Instructions:
1. Decide whether each statement agrees with the summary of the Seventh Circuit ruling, answering yes or no and quoting the words of the summary that settle it.
(a) The employee's disability was chronic fatigue syndrome.
(b) A lawyer represented the employee when she sued the county.
(c) The district court denied summary judgment to the county.
2. Answer these questions from the summary of the Seventh Circuit ruling.
(a) What accommodation did the employee request?
(b) Whom was the employee's job meant to help?
(c) According to the Seventh Circuit, whose behavior in the workplace must employers control?
3. Resume the summary of the Seventh Circuit ruling from the point where it stops.
(Given text begins)
By Joy P. Waltemath, J.D.
Because a county employee who served the public failed to tie her requests for a physical barrier separating her from the public with her disability—chronic fatigue syndrome—her ADA failure-to-accommodate claim could not be revived on appeal. Nor did she present any evidence that the county’s refusal to provide her with the requested accommodation resulted from race discrimination, ruled the Seventh Circuit (Wells v. Winnebago County, Illinois,
April 27, 2016, Easterbrook, F.).
A "computer navigator" at a county courthouse, whose job was to help pro se litigants deal with the judicial system, sued the county (representing herself) for race and disability discrimination. The district court granted summary judgment to the county, finding any discrimination was attributable to state rather than county workers but that she had sued her county employer; it also found no actionable discrimination.
On appeal, the Seventh Circuit took issue with the district court’s initial rationale, pointing out that employers in fact must control the behavior of others in the workplace. Quoting itself in an earlier opinion, the Seventh Circuit said "liability is direct rather than derivative, it makes no difference whether the person whose acts are complained of is an employee, an independent contractor, or for that matter a customer." It went on to explain: "If the district court’s approach were right, then organizations would be able to avoid their responsibilities by dividing authority among bureaus, divisions, or agencies. The people who made the decisions could not be liable, because they would not be "employers"; and the employers could not be liable, because they let someone else make the decisions. The federal laws concerning employment discrimination cannot be so easily evaded."
No race discrimination.
(Given text ends)
(Data extracts begins)
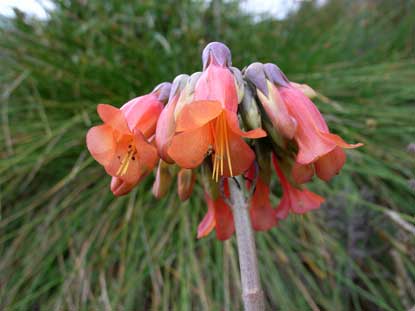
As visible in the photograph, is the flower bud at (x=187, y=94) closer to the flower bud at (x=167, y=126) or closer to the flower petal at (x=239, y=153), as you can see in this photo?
the flower bud at (x=167, y=126)

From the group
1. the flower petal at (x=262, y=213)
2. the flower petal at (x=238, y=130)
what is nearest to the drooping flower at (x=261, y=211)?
the flower petal at (x=262, y=213)

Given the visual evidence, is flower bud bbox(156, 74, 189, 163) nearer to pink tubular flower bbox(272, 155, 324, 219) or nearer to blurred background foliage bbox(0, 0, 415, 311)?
(Data extracts ends)
List of answers:
1.
(a) Yes: "her disability—chronic fatigue syndrome"
(b) No: "(representing herself)"
(c) No: "The district court granted summary judgment to the county"

2.
(a) A physical barrier separating her from the public.
(b) Pro se litigants dealing with the judicial system.
(c) The behavior of others in the workplace.

3.
The employee’s job was to assist pro se
litigants in the county’s "Legal Self-Help Center," many of whom expected the "computer navigators" to write complaints or fill in forms. But as nonattorneys, they could only use their computers to find and print forms and instructions the pro se litigants would find useful. People occasionally became abusive and, in fact, the employee was once spat upon. She sought some type of physical barrier between herself and the public—a desk, a partition, the ability to lock the door when she left—but her requests were denied. Without something more (such as racial comments or racial connotations), there was no evidence this was race discrimination, the Seventh Circuit agreed.
No disability discrimination.
Though the employee’s chronic fatigue syndrome was concededly a disability, she had no evidence that she had requested the physical barrier as an accommodation for her disability—because even though she did mention anxiety, she had not attempted to link her anxiety to her qualifying disability, although chronic fatigue syndrome can aggravate anxiety. Further, when she requested time off to deal with her chronic fatigue syndrome, it was granted—both when she provided medical documentation and when she did not. She neither argued in litigation nor had she presented medical evidence to her employer "demonstrating that a reasonable employer would understand every mention of an employee’s anxiety as a disability or understand, without medical knowledge, how anxiety and chronic fatigue syndrome are related."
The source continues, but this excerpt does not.